Нет, он не знал всего, что случилось два года назад, знал только, что болезнь дочери началась довольно-таки загадочно после поездки за город, в какую-то Грибановку. Это было дачное место под Москвой, где у одного из студентов собиралась после окончания экзаменов компания первокурсников. Виктория вернулась домой на рассвете (в ту ночь Васильев работал у себя в мастерской), а когда ранним утром позвонила Мария и он, пораженный ее замороженным голосом, приехал немедля на квартиру, она, задушенно всхлипывая, припала виском к его груди, прошептала: «Не надо к Вике заходить сейчас»… — и по ее шепоту, по тишине, по запаху лекарств он понял, что произошло что-то серьезное, опасное, так молниеносно изменившее все в доме.

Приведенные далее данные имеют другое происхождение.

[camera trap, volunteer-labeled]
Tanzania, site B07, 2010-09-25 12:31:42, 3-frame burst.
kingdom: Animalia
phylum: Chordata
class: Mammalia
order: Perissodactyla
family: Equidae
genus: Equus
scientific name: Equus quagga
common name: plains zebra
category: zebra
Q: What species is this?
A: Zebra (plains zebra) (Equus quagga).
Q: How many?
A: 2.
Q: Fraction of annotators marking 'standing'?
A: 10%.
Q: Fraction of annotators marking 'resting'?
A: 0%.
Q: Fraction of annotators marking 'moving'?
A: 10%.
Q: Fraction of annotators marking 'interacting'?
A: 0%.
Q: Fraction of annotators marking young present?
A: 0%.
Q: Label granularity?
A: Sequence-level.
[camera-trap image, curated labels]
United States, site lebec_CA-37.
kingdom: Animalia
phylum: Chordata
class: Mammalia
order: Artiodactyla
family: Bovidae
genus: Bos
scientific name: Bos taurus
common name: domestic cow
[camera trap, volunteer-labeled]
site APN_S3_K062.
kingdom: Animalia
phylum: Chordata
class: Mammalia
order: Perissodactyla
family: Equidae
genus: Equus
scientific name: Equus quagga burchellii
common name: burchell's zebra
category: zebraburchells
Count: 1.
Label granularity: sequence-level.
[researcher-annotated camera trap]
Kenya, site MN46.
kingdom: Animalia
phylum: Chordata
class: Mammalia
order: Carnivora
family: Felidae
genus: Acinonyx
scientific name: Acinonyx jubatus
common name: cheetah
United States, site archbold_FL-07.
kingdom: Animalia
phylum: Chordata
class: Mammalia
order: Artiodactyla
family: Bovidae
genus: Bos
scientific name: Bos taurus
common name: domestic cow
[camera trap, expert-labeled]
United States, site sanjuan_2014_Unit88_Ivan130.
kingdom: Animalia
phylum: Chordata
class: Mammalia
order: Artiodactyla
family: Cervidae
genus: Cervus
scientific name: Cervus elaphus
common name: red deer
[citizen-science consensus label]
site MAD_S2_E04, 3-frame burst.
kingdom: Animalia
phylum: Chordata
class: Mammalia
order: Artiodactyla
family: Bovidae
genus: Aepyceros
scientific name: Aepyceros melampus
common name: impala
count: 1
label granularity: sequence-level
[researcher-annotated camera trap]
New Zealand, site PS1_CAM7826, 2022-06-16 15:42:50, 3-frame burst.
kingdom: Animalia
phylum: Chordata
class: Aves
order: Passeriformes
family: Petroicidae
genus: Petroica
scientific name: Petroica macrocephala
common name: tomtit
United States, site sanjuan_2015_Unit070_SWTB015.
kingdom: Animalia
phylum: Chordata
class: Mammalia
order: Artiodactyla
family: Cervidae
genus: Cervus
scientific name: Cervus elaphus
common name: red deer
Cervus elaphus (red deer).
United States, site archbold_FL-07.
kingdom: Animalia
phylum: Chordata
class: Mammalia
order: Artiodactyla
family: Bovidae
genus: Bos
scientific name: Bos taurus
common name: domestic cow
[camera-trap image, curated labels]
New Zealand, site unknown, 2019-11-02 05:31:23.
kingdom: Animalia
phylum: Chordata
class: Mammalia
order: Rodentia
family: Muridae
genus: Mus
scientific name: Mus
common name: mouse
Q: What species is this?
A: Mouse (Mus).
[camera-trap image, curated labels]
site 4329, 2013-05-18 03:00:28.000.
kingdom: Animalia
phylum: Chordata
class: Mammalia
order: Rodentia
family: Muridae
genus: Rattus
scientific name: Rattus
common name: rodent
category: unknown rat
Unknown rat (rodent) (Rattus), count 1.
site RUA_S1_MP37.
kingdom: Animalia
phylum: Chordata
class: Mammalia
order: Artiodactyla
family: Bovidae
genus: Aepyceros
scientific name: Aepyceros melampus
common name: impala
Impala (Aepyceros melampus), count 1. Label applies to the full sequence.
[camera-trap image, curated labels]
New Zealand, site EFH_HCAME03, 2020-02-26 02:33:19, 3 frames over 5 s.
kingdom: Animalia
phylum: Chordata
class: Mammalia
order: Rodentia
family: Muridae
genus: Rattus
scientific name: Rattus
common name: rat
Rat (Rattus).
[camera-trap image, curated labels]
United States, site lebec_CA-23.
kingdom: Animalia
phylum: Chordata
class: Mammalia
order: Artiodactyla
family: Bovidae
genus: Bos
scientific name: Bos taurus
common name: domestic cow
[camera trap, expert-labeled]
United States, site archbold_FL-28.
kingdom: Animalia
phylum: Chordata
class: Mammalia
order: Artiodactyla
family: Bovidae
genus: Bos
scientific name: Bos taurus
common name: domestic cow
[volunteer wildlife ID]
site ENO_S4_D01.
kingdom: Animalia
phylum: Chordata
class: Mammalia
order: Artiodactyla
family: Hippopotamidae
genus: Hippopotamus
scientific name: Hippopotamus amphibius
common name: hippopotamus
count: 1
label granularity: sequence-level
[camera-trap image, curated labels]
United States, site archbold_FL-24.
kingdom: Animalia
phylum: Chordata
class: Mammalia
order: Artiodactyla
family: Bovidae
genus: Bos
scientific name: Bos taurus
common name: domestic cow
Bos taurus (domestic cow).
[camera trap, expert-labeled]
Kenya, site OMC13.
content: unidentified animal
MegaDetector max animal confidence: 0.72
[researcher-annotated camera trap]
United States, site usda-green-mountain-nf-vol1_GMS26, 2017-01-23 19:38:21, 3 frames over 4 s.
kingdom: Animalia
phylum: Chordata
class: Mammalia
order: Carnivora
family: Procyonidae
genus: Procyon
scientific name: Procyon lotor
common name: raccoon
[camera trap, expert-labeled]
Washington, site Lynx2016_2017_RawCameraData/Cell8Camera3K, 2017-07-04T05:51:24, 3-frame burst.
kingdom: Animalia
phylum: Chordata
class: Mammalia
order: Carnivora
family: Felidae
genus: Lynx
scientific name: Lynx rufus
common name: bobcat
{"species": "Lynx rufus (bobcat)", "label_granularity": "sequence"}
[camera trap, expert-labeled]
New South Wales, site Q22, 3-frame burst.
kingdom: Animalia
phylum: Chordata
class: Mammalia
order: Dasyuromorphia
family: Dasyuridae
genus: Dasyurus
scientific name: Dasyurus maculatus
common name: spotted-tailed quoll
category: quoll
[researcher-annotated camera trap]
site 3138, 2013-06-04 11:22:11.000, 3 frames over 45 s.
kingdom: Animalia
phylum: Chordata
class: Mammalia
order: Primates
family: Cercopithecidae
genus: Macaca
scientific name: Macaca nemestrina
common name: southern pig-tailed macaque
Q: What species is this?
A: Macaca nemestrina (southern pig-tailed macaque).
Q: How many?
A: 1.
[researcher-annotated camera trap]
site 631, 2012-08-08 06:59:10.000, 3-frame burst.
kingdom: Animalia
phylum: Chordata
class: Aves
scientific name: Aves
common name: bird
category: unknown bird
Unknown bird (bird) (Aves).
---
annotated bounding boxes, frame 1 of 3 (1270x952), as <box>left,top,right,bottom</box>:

Потом она ушла в комнату дочери, он же сидел у двери, сосал незажженную сигарету и слушал, как за стеной прерывисто плакала, звала Марию, вскрикивала в забытьи Виктория, улавливая отдельные слова, бессвязные фразы, ее бред, ее мольбу, обращенную к какому-то шоферу такси, к каким-то парням, готовым к убийству, к какому-то милиционеру, который не хотел ничего предпринимать, и эти повторяющиеся вскрики, неутешные рыдания его восемнадцатилетней дочери отдавались в нем ударами боли. И была непонятность того ужасающего, что случилось с ней вчера за городом. А Мария неумело лгала ему, сбивчиво говорила о неких психических женских особенностях возраста, чего мужчине, по ее словам, объяснять не полагалось, наняла ночную сиделку, бывшую медицинскую сестру, взяла отпуск и сама целый месяц не отходила от Виктории, осунулась, подурнела, перестала улыбаться, а по вечерам чутко сидела с книгой у торшера, прислушиваясь к шорохам в комнате Виктории, вздрагивала от малейшего звука за стеной, и он думал с неисчезающей тревогой: «Что они скрывают от меня? И ради чего?»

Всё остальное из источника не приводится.